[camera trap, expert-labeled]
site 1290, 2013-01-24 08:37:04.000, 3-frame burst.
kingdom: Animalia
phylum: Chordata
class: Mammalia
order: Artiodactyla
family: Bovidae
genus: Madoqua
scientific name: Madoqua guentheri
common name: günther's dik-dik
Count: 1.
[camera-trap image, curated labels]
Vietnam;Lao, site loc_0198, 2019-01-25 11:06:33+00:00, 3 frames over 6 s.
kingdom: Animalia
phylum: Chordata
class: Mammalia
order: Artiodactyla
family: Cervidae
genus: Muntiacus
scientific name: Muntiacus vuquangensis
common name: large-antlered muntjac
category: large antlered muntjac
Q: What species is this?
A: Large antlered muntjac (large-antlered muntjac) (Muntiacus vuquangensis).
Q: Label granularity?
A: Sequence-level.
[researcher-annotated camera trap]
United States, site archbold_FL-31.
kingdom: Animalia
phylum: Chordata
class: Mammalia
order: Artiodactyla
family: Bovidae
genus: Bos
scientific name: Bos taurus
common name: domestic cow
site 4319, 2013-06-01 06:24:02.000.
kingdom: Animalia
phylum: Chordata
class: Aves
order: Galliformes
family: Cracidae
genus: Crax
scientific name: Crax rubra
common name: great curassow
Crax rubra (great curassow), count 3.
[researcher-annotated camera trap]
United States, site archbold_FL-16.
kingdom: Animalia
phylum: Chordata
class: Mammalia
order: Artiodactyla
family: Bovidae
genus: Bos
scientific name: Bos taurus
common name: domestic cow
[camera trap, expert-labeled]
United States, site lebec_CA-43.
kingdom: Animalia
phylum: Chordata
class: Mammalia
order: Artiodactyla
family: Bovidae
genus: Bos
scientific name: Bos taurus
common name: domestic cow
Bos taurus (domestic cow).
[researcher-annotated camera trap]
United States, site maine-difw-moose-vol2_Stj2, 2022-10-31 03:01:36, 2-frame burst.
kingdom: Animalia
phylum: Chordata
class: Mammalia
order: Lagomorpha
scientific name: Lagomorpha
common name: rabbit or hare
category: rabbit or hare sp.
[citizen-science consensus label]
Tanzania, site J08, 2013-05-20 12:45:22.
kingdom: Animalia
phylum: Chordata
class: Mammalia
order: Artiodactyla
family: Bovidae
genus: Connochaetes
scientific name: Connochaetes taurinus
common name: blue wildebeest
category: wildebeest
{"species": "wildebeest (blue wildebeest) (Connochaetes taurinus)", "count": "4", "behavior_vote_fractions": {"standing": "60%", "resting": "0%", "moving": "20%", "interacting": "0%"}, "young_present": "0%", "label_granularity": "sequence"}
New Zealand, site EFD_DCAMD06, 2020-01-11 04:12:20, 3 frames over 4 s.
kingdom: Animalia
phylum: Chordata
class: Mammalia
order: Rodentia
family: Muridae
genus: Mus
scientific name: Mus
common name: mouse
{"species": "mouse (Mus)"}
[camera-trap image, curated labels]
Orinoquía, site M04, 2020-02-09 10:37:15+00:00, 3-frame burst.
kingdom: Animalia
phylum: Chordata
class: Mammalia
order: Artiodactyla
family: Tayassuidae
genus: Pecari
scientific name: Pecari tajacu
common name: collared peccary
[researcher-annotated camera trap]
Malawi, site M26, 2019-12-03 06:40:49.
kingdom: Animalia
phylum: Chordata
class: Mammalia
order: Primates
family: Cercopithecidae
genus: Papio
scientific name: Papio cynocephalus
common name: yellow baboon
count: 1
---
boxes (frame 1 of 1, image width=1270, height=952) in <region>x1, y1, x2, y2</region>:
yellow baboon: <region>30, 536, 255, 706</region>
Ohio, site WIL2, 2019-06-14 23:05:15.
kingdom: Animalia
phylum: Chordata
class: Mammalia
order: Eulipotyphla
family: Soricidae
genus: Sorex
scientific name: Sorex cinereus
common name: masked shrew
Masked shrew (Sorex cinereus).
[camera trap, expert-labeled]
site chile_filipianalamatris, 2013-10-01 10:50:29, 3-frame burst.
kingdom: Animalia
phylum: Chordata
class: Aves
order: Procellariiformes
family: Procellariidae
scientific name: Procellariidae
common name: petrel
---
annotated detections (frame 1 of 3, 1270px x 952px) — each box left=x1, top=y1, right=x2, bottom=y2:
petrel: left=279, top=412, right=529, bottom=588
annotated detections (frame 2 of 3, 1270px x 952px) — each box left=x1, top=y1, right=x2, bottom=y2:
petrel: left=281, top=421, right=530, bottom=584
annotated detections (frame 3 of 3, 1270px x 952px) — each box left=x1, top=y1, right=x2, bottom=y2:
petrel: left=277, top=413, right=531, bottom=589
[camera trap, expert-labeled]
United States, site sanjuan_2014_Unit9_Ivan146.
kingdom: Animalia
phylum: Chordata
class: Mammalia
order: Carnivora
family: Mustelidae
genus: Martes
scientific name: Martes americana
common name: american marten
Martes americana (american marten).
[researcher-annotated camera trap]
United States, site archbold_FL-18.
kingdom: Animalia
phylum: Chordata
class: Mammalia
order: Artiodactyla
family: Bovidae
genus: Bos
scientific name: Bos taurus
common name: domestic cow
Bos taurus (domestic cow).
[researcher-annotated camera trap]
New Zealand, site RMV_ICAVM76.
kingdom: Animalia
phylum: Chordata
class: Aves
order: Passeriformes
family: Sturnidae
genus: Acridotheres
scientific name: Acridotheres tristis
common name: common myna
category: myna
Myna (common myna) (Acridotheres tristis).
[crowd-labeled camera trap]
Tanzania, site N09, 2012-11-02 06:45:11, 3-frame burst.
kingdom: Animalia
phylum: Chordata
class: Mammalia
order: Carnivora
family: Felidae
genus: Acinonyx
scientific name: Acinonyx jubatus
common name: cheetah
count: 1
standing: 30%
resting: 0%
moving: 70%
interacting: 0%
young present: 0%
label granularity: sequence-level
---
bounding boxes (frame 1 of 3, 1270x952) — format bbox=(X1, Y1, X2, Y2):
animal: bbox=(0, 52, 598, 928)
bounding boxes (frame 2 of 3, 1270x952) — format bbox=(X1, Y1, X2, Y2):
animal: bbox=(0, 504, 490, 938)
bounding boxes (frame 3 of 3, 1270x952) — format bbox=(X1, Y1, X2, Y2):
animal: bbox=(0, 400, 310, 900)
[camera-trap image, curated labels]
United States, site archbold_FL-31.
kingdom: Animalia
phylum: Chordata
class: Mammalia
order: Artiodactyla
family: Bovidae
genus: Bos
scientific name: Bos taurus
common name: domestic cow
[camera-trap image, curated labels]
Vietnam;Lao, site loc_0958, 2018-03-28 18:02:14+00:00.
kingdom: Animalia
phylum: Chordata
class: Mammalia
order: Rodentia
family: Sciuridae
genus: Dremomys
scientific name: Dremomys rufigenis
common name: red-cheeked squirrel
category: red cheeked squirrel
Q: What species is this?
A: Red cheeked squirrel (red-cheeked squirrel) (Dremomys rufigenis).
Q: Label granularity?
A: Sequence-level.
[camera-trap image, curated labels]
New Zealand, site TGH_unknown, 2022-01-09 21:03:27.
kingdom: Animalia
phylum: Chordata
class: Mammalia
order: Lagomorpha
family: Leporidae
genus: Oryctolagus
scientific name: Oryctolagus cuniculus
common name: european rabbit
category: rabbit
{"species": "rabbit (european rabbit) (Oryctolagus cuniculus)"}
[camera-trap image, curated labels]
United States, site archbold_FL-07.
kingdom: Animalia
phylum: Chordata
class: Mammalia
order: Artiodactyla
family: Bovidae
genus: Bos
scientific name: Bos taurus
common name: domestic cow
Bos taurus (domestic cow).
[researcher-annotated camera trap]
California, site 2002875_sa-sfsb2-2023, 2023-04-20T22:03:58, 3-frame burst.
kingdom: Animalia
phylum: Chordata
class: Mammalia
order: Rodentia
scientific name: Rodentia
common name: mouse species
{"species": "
- - - - -
> EXERCISE REQUIREMENTS:
Word for word, repeat every entry listed above.

> YOUR SOLUTION:
[camera trap, expert-labeled]
site 1290, 2013-01-24 08:37:04.000, 3-frame burst.
kingdom: Animalia
phylum: Chordata
class: Mammalia
order: Artiodactyla
family: Bovidae
genus: Madoqua
scientific name: Madoqua guentheri
common name: günther's dik-dik
Count: 1.
[camera-trap image, curated labels]
Vietnam;Lao, site loc_0198, 2019-01-25 11:06:33+00:00, 3 frames over 6 s.
kingdom: Animalia
phylum: Chordata
class: Mammalia
order: Artiodactyla
family: Cervidae
genus: Muntiacus
scientific name: Muntiacus vuquangensis
common name: large-antlered muntjac
category: large antlered muntjac
Q: What species is this?
A: Large antlered muntjac (large-antlered muntjac) (Muntiacus vuquangensis).
Q: Label granularity?
A: Sequence-level.
[researcher-annotated camera trap]
United States, site archbold_FL-31.
kingdom: Animalia
phylum: Chordata
class: Mammalia
order: Artiodactyla
family: Bovidae
genus: Bos
scientific name: Bos taurus
common name: domestic cow
site 4319, 2013-06-01 06:24:02.000.
kingdom: Animalia
phylum: Chordata
class: Aves
order: Galliformes
family: Cracidae
genus: Crax
scientific name: Crax rubra
common name: great curassow
Crax rubra (great curassow), count 3.
[researcher-annotated camera trap]
United States, site archbold_FL-16.
kingdom: Animalia
phylum: Chordata
class: Mammalia
order: Artiodactyla
family: Bovidae
genus: Bos
scientific name: Bos taurus
common name: domestic cow
[camera trap, expert-labeled]
United States, site lebec_CA-43.
kingdom: Animalia
phylum: Chordata
class: Mammalia
order: Artiodactyla
family: Bovidae
genus: Bos
scientific name: Bos taurus
common name: domestic cow
Bos taurus (domestic cow).
[researcher-annotated camera trap]
United States, site maine-difw-moose-vol2_Stj2, 2022-10-31 03:01:36, 2-frame burst.
kingdom: Animalia
phylum: Chordata
class: Mammalia
order: Lagomorpha
scientific name: Lagomorpha
common name: rabbit or hare
category: rabbit or hare sp.
[citizen-science consensus label]
Tanzania, site J08, 2013-05-20 12:45:22.
kingdom: Animalia
phylum: Chordata
class: Mammalia
order: Artiodactyla
family: Bovidae
genus: Connochaetes
scientific name: Connochaetes taurinus
common name: blue wildebeest
category: wildebeest
{"species": "wildebeest (blue wildebeest) (Connochaetes taurinus)", "count": "4", "behavior_vote_fractions": {"standing": "60%", "resting": "0%", "moving": "20%", "interacting": "0%"}, "young_present": "0%", "label_granularity": "sequence"}
New Zealand, site EFD_DCAMD06, 2020-01-11 04:12:20, 3 frames over 4 s.
kingdom: Animalia
phylum: Chordata
class: Mammalia
order: Rodentia
family: Muridae
genus: Mus
scientific name: Mus
common name: mouse
{"species": "mouse (Mus)"}
[camera-trap image, curated labels]
Orinoquía, site M04, 2020-02-09 10:37:15+00:00, 3-frame burst.
kingdom: Animalia
phylum: Chordata
class: Mammalia
order: Artiodactyla
family: Tayassuidae
genus: Pecari
scientific name: Pecari tajacu
common name: collared peccary
[researcher-annotated camera trap]
Malawi, site M26, 2019-12-03 06:40:49.
kingdom: Animalia
phylum: Chordata
class: Mammalia
order: Primates
family: Cercopithecidae
genus: Papio
scientific name: Papio cynocephalus
common name: yellow baboon
count: 1
---
boxes (frame 1 of 1, image width=1270, height=952) in <region>x1, y1, x2, y2</region>:
yellow baboon: <region>30, 536, 255, 706</region>
Ohio, site WIL2, 2019-06-14 23:05:15.
kingdom: Animalia
phylum: Chordata
class: Mammalia
order: Eulipotyphla
family: Soricidae
genus: Sorex
scientific name: Sorex cinereus
common name: masked shrew
Masked shrew (Sorex cinereus).
[camera trap, expert-labeled]
site chile_filipianalamatris, 2013-10-01 10:50:29, 3-frame burst.
kingdom: Animalia
phylum: Chordata
class: Aves
order: Procellariiformes
family: Procellariidae
scientific name: Procellariidae
common name: petrel
---
annotated detections (frame 1 of 3, 1270px x 952px) — each box left=x1, top=y1, right=x2, bottom=y2:
petrel: left=279, top=412, right=529, bottom=588
annotated detections (frame 2 of 3, 1270px x 952px) — each box left=x1, top=y1, right=x2, bottom=y2:
petrel: left=281, top=421, right=530, bottom=584
annotated detections (frame 3 of 3, 1270px x 952px) — each box left=x1, top=y1, right=x2, bottom=y2:
petrel: left=277, top=413, right=531, bottom=589
[camera trap, expert-labeled]
United States, site sanjuan_2014_Unit9_Ivan146.
kingdom: Animalia
phylum: Chordata
class: Mammalia
order: Carnivora
family: Mustelidae
genus: Martes
scientific name: Martes americana
common name: american marten
Martes americana (american marten).
[researcher-annotated camera trap]
United States, site archbold_FL-18.
kingdom: Animalia
phylum: Chordata
class: Mammalia
order: Artiodactyla
family: Bovidae
genus: Bos
scientific name: Bos taurus
common name: domestic cow
Bos taurus (domestic cow).
[researcher-annotated camera trap]
New Zealand, site RMV_ICAVM76.
kingdom: Animalia
phylum: Chordata
class: Aves
order: Passeriformes
family: Sturnidae
genus: Acridotheres
scientific name: Acridotheres tristis
common name: common myna
category: myna
Myna (common myna) (Acridotheres tristis).
[crowd-labeled camera trap]
Tanzania, site N09, 2012-11-02 06:45:11, 3-frame burst.
kingdom: Animalia
phylum: Chordata
class: Mammalia
order: Carnivora
family: Felidae
genus: Acinonyx
scientific name: Acinonyx jubatus
common name: cheetah
count: 1
standing: 30%
resting: 0%
moving: 70%
interacting: 0%
young present: 0%
label granularity: sequence-level
---
bounding boxes (frame 1 of 3, 1270x952) — format bbox=(X1, Y1, X2, Y2):
animal: bbox=(0, 52, 598, 928)
bounding boxes (frame 2 of 3, 1270x952) — format bbox=(X1, Y1, X2, Y2):
animal: bbox=(0, 504, 490, 938)
bounding boxes (frame 3 of 3, 1270x952) — format bbox=(X1, Y1, X2, Y2):
animal: bbox=(0, 400, 310, 900)
[camera-trap image, curated labels]
United States, site archbold_FL-31.
kingdom: Animalia
phylum: Chordata
class: Mammalia
order: Artiodactyla
family: Bovidae
genus: Bos
scientific name: Bos taurus
common name: domestic cow
[camera-trap image, curated labels]
Vietnam;Lao, site loc_0958, 2018-03-28 18:02:14+00:00.
kingdom: Animalia
phylum: Chordata
class: Mammalia
order: Rodentia
family: Sciuridae
genus: Dremomys
scientific name: Dremomys rufigenis
common name: red-cheeked squirrel
category: red cheeked squirrel
Q: What species is this?
A: Red cheeked squirrel (red-cheeked squirrel) (Dremomys rufigenis).
Q: Label granularity?
A: Sequence-level.
[camera-trap image, curated labels]
New Zealand, site TGH_unknown, 2022-01-09 21:03:27.
kingdom: Animalia
phylum: Chordata
class: Mammalia
order: Lagomorpha
family: Leporidae
genus: Oryctolagus
scientific name: Oryctolagus cuniculus
common name: european rabbit
category: rabbit
{"species": "rabbit (european rabbit) (Oryctolagus cuniculus)"}
[camera-trap image, curated labels]
United States, site archbold_FL-07.
kingdom: Animalia
phylum: Chordata
class: Mammalia
order: Artiodactyla
family: Bovidae
genus: Bos
scientific name: Bos taurus
common name: domestic cow
Bos taurus (domestic cow).
[researcher-annotated camera trap]
California, site 2002875_sa-sfsb2-2023, 2023-04-20T22:03:58, 3-frame burst.
kingdom: Animalia
phylum: Chordata
class: Mammalia
order: Rodentia
scientific name: Rodentia
common name: mouse species
{"species": "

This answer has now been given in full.